Mentre quando si lavora sull’auto percezione e sul feedback dei colleghi per poter crescere in autonomia (self empowerment) , le mie esperienze mi dicono che il mezzo non solo è accettato ma anche molto apprezzato.
Altro problema, la scissione psicologica fra agente reale e agente metaforico: non sono stato io a tradire i colleghi, è stato l’elfo che interpretavo e si sa che gli elfi tradiscono sempre. Questo può succedere se non si lavora prima molto bene sul chiarire che l’aspetto immaginario sta solo intorno alle persone reali, intanto facendo scegliere i personaggi in base alla maggior sintonia possibile con il proprio sentirsi, e poi facendo dichiarare da subito limiti e possibilità concrete da riportare nel mondo fantastico : per esempio, se non sei capace di nuotare non nuoterai nemmeno nell’avventura, se sei alto 2 metri e 5 non potrai intrufolarti facilmente in una galleria da 50 cm di diametro. Con questo si possono garantire bellissime avventure mantenendo una connessione molto stretta, anche psicologica, fra personaggio e attore, e garantendo in questo modo un forte limite alla fuga giustificante attraverso lo specchio della metafora. E quindi la massima efficacia dell’esperienzialità.

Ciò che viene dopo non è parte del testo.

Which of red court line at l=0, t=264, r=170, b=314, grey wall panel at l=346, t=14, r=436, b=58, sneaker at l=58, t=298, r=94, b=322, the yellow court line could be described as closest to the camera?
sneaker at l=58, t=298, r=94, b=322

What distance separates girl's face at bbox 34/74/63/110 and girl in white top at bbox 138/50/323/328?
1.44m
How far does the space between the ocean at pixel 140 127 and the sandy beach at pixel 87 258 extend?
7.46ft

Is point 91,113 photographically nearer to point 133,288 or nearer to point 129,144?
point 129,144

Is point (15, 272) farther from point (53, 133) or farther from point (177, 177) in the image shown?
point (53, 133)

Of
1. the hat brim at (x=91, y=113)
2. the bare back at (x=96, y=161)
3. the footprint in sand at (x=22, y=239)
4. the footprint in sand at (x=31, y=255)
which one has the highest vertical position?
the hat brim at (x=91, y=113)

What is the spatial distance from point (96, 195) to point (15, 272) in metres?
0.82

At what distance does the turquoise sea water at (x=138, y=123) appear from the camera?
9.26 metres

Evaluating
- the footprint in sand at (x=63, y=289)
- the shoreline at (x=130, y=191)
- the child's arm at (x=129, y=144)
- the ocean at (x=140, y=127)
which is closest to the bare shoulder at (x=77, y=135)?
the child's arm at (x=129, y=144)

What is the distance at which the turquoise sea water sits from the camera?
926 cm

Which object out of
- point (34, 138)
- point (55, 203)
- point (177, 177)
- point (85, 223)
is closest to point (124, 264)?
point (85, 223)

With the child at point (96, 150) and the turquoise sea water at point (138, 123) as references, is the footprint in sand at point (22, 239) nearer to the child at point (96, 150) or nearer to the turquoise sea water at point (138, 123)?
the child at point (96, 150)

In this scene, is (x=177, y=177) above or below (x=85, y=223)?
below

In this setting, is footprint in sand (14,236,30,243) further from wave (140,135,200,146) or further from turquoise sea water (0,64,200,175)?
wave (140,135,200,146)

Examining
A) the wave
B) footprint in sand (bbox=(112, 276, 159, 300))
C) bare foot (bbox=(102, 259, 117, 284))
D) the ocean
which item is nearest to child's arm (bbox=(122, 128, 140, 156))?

La prima volta che ho sperimentato questa metodologia correva l’anno 1991 (quasi 20 anni fa), la compagnia dell’Anello che produsse il primo prototipo era composta da gente che si è fatta poi nomi “seri” nella formazione (in ordine sparso e sperando di non scordare nessuno : Matteo Rosa, Emanuele Kettlitz, Maurizio Corbani, Susanna Mazzeschi, Renata Averna, Renata Rossi, Marina Rossi, Teresa Chambry, Fernanda Siboni e Chiara Martinelli, con un sussulto di suggerimenti anche dal guru Massimo Bruscaglioni, esterno al team ma a conoscenza della cosa). Il nome del gioco nella sua prima edizione specifica era Skandinsky Platz, l’ambientazione una  metropolitana che andava a fuoco portando i passeggeri in situazioni sempre più drammatiche e problematiche, il focus formativo sul self empowerment, e il primo cliente ad usarlo fu Italtel. Presto seguito da molti altri fra cui Microsoft, Finmeccanica, RAI, Astra Zeneca, GSK e molti altri.
E ancora oggi, quando mi capita di incontrare qualcuno che aveva partecipato a quei corsi, li ascolto ricordare non di un’aula o una sedia sotto cui erano passati, ma di una galleria fumosa, un cunicolo pieno di topi giganti semiparlanti e di colleghi altrettanto stressati da una storia indimenticata anche a decine (ormai) di anni. Potenza della fantasia.